## Selected text
This Space for Rent

Horrifying discovery of the day

I went out for donuts this morning, and, as I always do, I took the Trek. Sadly, the old Trek doesn’t feel like it used to; on the way up to Sandy, it felt very sluggish and heavy, and by the time I’d picked up the donuts and came rocketing down the hill, my arms, hands, and back were telling me that this was not the sort of bicycle riding they wanted to do.

The MLCM has, I’m afraid, spoiled me; after I got back from Sandy, I took the MLCM out for a short (12 mile) errand in town and it was much more comfortable to ride, even after 50 miles of pretzelling my back up the mountain and back.

Well, there’s always the gaspipe frame, I suppose. It’s ~58cm, so if it rides at all unlike a cement boat it might make a good replacement.

sigh

Comments


Is that literal or metaphorical gaspipe? (One can imagine both, somehow.)

If you could conceivably have use for a Giant Cypress LX frame with a 56cm top tube length (I doubt it; aluminum, and not meant to be a road bike, but if) it’s yours for the shipping. (What I just transitioned off after one too many complaints from my wrists.)

Graydon Sun Aug 22 09:01:33 2010

56cm is the top tube length on the Trek, so I don’t think your Giant would make a good substitute for it. The MLCM has a 57.5cm top tube, and the junkpile frame is a little longer than that (58cm, I think) so it would make a better approximation to the MLCM’s ride (at a weight penalty of about 3 pounds.)

## Work instruction 1
Using the bicycle post, decide whether each statement agrees with it. Answer yes or no, and quote the words that settle it.
(a) The Trek felt sluggish on the ride up to Sandy.
(b) The errand in town on the MLCM was 50 miles long.
(c) The Trek has a 56cm top tube.
## Work instruction 2
Answer these questions from the bicycle post.
(a) What did the writer go out for in the morning?
(b) What material is the offered Giant Cypress LX frame made of?
(c) What is the top tube length of the MLCM?
The material after this point is separate from the bicycle post.

## Recorded data
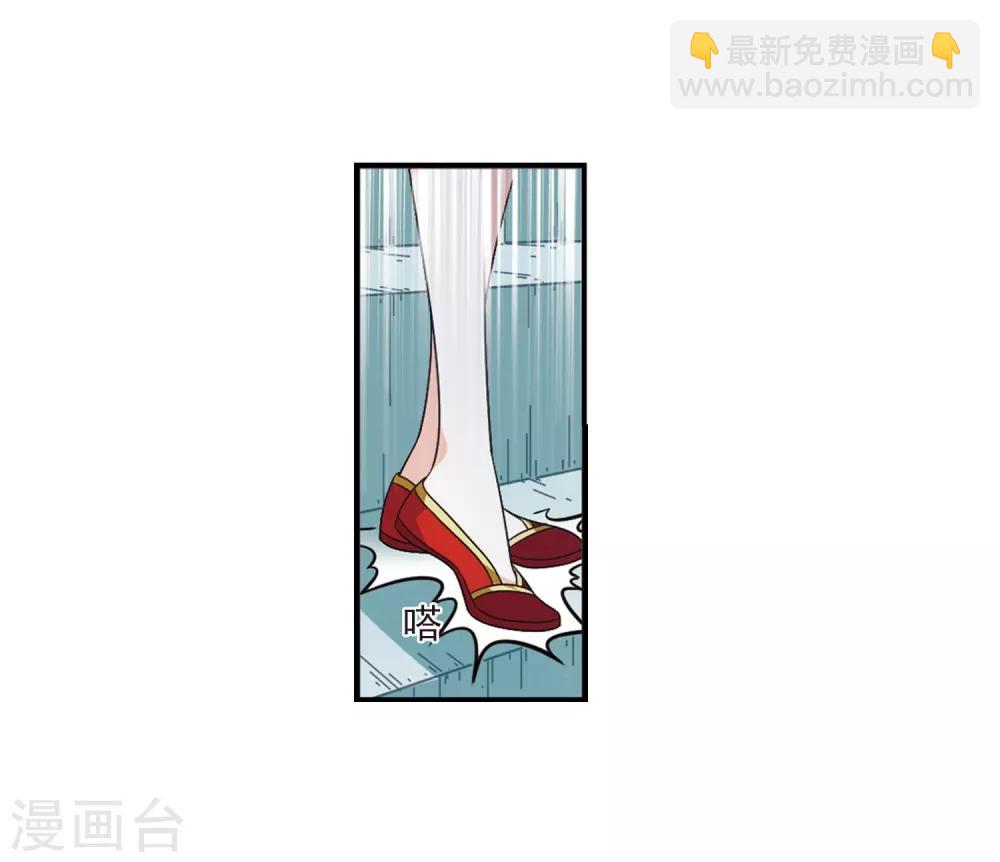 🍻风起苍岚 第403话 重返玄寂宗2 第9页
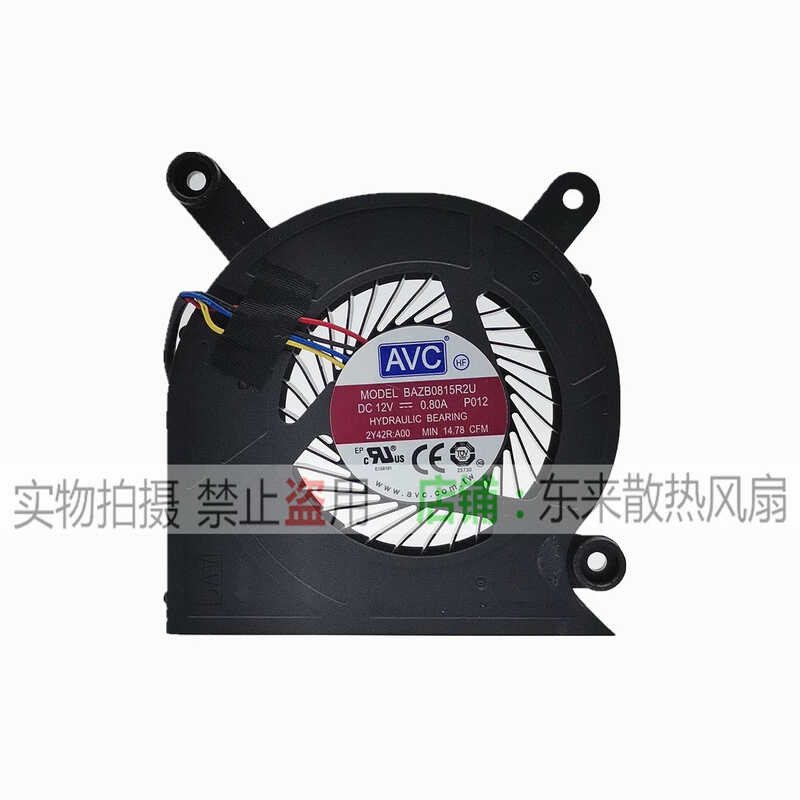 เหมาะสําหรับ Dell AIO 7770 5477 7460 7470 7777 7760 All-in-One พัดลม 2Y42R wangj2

## Problem solution 1
(a) Yes: "it felt very sluggish and heavy"
(b) No: "a short (12 mile) errand in town"
(c) Yes: "56cm is the top tube length on the Trek"

## Problem solution 2
(a) Donuts
(b) Aluminum
(c) 57.5cm